Gündem
31 Mar 2013 12:46 Son Güncelleme: 23 Kas 2018 15:06

''ALMANYA'DAKİ DURUŞMALARA TÜRK BASINININ ALINMAYIŞI BÜYÜK AYIP''

Yurtdışı Türkler ve Akraba Topluluklar Başkanı Yurtnaç, NSU duruşmalarına Türk basınının alınmayışını değerlendirdi.

Yurtdışı Türkler ve Akraba Topluluklar Başkanı Yurtnaç, Almanya’daki NSU duruşmalarına Türk basınının alınmayışını değerlendirdi.

Yurtdışı Türkler ve Akraba Topluluklar (YTB) Başkanı Kemal Yurtnaç, , aşırı sağcı Nasyonal Sosyalist Yeraltı (NSU) terör örgütünün 8’i Türk 10 kişiyi öldürmekle suçlandığı davanın duruşmalarına Türk medyasının ve Türk yetkililerinin alınmaması konusunda değerlendirmede bulundu.

"Türk basınının orada bulunması gerekiyordu"

Yurtnaç, saldırıda hayatını kaybedenlerin ailelerini ziyaret ettiklerini ve onlara destek olmayı sürdüreceklerini vurgulayarak, şunları söyledi:

"Büyükelçimize, TBMM İnsan Haklarını İnceleme Komisyonu Başkanımıza ve Türk basın mensuplarına mahkeme salonunda yer verilmemesi çok büyük bir noksanlıktır. Konu hakkındaki şüpheleri artıracak bir davranıştır. İşin meşru görünmesi açısından Türk basınının orada bulunması gerekiyordu. İnanıyorum bu süre zarfında yanlışlarından dönerler."

AA gibi objektif bir ajansın mahkameye alınmaması garip

Diğer taraftan soruşturmada birçok eksiklik olduğuna işaret eden Yurtnaç, konuşmasını şöyle sürdürdü:

"Sadece çeteyle ilgili bir soruşturma var. Çete ile bağlantısı olan kamu görevlileriyle ilgili hiçbir soruşturma yok. Biz onu da bekliyoruz. Basının kamuoyunu bilgilendirme görevi var. 3. sırada müracaat eden bir Türk basın mensubu, mahkemeyi izleyecek ilk 50 basın mensubu arasına giremiyor.

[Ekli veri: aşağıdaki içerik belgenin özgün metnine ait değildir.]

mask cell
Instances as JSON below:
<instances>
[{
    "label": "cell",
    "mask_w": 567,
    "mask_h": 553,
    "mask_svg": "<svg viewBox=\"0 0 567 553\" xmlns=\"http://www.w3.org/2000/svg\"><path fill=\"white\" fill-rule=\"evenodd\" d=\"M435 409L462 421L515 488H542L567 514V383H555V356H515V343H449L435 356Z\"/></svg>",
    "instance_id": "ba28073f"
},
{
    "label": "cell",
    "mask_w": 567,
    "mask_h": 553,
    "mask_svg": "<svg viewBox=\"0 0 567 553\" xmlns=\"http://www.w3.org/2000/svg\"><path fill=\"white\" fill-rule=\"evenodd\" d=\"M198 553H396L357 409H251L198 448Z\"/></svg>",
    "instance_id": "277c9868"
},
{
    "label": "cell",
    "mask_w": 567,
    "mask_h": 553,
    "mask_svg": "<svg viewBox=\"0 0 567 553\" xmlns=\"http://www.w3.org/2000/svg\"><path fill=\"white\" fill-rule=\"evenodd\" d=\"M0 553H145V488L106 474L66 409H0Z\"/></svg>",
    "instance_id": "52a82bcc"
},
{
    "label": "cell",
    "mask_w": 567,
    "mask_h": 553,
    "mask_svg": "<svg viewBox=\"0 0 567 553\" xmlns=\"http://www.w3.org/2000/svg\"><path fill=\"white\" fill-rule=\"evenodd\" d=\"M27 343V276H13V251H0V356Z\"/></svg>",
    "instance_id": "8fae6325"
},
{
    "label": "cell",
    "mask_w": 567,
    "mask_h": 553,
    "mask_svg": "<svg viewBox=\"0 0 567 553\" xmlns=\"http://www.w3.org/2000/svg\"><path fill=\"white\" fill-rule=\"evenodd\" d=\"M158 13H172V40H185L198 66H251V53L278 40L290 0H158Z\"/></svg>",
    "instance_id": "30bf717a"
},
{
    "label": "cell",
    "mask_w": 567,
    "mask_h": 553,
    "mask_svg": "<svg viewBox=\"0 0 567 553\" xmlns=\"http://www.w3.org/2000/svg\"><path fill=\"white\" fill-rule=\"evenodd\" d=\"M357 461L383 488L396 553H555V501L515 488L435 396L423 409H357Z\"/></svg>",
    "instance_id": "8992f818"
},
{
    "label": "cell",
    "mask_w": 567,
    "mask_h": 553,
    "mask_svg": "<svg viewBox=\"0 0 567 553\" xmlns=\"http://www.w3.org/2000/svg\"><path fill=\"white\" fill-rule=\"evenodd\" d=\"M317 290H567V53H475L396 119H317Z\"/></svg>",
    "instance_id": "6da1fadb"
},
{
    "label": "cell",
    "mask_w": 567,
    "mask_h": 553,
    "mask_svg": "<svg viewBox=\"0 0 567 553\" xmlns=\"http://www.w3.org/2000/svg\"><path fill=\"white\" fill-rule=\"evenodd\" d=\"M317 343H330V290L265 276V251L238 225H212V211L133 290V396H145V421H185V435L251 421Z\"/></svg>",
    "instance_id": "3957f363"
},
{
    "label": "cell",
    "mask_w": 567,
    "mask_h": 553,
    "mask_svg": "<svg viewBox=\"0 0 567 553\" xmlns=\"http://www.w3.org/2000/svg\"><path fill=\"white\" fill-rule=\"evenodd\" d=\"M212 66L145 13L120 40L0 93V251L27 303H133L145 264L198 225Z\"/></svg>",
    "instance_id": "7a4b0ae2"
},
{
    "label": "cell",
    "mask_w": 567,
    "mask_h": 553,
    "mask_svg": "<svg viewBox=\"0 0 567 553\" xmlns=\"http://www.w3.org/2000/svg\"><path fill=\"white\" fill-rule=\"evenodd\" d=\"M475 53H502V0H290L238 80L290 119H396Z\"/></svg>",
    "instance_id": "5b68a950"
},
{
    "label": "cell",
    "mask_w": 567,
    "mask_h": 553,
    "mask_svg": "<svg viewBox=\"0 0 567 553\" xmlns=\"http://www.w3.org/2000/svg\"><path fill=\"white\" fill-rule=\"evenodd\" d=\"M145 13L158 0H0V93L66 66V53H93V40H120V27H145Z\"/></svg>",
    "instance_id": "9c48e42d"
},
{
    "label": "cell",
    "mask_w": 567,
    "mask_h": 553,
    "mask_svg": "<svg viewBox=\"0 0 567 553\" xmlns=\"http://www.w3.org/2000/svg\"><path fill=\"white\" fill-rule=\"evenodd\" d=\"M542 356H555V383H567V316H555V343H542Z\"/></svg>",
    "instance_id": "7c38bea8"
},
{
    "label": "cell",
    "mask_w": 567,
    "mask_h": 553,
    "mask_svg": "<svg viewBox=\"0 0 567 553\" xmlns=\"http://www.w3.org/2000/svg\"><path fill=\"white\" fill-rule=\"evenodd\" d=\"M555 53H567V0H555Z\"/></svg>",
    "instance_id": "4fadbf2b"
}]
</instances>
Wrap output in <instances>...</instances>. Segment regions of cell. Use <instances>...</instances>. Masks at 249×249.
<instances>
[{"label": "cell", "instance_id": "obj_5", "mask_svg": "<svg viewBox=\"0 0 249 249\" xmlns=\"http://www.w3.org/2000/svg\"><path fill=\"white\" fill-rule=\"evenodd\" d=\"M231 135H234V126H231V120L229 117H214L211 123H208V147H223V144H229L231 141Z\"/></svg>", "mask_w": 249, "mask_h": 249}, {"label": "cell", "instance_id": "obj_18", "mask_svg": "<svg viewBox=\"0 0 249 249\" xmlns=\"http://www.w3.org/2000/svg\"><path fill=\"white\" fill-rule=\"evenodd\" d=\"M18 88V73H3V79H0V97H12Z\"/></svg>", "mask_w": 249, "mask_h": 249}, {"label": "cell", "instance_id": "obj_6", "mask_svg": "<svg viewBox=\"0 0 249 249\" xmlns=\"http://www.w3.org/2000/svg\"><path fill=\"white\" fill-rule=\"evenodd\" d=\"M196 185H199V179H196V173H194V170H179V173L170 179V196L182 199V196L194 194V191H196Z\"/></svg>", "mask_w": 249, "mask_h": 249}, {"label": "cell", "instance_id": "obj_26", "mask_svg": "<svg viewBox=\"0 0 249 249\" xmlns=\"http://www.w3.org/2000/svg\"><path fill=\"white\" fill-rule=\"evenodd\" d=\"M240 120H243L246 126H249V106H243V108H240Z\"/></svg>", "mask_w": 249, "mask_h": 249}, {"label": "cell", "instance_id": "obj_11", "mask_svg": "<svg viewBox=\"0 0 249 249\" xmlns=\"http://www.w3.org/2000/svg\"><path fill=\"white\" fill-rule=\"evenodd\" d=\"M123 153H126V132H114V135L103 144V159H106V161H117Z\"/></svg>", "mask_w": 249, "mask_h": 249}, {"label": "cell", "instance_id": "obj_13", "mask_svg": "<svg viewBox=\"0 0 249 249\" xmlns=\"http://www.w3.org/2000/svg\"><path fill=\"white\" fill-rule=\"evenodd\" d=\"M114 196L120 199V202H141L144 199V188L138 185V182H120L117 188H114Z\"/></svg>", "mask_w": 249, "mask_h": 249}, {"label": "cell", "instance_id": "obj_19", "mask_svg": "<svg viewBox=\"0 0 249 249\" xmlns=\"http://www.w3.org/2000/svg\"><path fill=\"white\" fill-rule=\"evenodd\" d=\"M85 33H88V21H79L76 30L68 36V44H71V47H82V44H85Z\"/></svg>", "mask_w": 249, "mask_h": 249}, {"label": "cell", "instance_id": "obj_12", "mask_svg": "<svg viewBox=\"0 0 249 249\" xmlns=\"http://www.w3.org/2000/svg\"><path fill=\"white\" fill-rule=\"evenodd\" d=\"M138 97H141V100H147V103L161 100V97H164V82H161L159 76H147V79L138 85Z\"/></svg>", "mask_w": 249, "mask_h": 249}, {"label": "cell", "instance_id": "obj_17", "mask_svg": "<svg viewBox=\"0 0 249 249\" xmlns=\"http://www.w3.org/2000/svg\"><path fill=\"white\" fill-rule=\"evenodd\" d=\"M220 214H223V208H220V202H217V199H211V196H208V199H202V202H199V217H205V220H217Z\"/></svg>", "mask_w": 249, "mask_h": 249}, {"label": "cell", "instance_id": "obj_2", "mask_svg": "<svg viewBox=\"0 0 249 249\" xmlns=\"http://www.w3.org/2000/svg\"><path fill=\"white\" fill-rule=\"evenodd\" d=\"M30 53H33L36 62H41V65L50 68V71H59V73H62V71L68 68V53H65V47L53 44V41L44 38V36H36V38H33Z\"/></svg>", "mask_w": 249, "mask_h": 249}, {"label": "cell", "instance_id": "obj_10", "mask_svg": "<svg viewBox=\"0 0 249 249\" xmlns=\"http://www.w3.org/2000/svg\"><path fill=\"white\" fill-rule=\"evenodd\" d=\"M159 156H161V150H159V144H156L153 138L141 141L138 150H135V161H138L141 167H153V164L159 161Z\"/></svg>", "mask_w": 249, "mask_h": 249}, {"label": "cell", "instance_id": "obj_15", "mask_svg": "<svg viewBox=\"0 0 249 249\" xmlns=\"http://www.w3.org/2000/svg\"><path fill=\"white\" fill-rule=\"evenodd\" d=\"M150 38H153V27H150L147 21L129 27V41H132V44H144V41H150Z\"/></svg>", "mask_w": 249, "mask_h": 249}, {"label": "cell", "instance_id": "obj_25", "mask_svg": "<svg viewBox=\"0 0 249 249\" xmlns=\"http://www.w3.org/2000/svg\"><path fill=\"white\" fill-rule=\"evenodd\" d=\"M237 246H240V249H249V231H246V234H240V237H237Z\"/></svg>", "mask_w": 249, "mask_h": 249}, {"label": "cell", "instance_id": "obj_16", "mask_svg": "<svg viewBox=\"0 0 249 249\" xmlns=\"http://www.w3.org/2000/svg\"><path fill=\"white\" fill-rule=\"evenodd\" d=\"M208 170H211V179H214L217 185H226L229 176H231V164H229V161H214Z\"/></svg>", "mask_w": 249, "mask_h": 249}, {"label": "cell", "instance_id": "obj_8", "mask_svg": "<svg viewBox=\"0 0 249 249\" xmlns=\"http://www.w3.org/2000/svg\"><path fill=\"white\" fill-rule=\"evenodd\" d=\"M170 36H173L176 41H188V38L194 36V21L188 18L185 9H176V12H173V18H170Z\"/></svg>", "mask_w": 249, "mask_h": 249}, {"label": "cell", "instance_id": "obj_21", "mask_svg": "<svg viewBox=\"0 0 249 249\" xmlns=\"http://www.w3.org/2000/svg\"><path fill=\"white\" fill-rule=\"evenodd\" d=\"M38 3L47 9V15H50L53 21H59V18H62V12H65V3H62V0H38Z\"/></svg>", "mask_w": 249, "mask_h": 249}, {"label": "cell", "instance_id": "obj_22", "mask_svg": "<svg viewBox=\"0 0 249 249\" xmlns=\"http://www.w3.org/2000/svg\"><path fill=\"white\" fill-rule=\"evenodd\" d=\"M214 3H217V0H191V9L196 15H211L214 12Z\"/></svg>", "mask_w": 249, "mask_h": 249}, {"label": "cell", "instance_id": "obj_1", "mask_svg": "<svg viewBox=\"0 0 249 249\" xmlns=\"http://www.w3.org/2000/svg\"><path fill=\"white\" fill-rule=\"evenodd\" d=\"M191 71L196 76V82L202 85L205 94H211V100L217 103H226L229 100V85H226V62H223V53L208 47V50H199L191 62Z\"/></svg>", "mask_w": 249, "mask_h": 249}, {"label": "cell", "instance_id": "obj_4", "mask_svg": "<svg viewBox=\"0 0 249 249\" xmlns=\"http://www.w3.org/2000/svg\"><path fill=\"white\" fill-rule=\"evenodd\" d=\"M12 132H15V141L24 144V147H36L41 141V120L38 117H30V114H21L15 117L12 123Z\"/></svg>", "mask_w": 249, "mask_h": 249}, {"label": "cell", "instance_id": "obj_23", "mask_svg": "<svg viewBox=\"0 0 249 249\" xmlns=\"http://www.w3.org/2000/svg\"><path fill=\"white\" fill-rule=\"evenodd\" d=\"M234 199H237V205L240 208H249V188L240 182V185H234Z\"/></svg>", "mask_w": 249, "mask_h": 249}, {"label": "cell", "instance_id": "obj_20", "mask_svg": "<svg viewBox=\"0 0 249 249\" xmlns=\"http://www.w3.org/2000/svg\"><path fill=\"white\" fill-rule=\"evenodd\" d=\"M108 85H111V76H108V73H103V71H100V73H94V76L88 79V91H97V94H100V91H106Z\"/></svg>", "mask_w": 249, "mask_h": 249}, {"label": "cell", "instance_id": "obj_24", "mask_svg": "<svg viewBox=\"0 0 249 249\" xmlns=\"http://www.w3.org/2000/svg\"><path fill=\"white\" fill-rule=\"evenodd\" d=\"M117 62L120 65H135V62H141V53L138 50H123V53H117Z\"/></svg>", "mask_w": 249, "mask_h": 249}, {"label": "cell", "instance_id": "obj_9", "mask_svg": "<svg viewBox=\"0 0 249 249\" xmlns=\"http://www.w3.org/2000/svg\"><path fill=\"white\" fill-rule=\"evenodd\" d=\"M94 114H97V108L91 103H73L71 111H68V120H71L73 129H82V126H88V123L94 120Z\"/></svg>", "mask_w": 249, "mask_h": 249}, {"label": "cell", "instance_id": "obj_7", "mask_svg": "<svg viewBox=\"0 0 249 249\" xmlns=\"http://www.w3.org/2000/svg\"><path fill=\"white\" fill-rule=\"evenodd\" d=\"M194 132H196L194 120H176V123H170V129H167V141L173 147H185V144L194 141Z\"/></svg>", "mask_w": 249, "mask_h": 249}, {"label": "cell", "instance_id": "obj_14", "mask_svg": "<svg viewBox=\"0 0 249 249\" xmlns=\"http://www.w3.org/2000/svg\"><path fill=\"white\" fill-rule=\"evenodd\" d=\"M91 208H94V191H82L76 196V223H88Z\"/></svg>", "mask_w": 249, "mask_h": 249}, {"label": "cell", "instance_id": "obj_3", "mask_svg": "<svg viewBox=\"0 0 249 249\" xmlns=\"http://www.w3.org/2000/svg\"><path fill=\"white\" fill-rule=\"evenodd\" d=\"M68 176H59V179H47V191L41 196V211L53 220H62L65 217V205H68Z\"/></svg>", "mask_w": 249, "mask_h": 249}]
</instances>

Bu, yanlış bir karardır. Verecekleri kararların meşruluğunu sorgulatacak bir yaklaşım sergiliyorlar. Nasıl olsa 50 tane basın mensubu var bunu çekecek. Böyle bir tavrın konulmasının hiçbir mantıklı ve hukuki tarafı yok. Bu karar anlamsızdır.

Mesela, AA gibi objektif bir ajansın mahkeme salonuna alınmaması çok garip. Sadece AA değil diğer basın kuruluşlarımızın da duruşmayı izlemesi gerekiyordu. Verilen karar insanları teskin etmezse AİHM’ye kadar gidilir."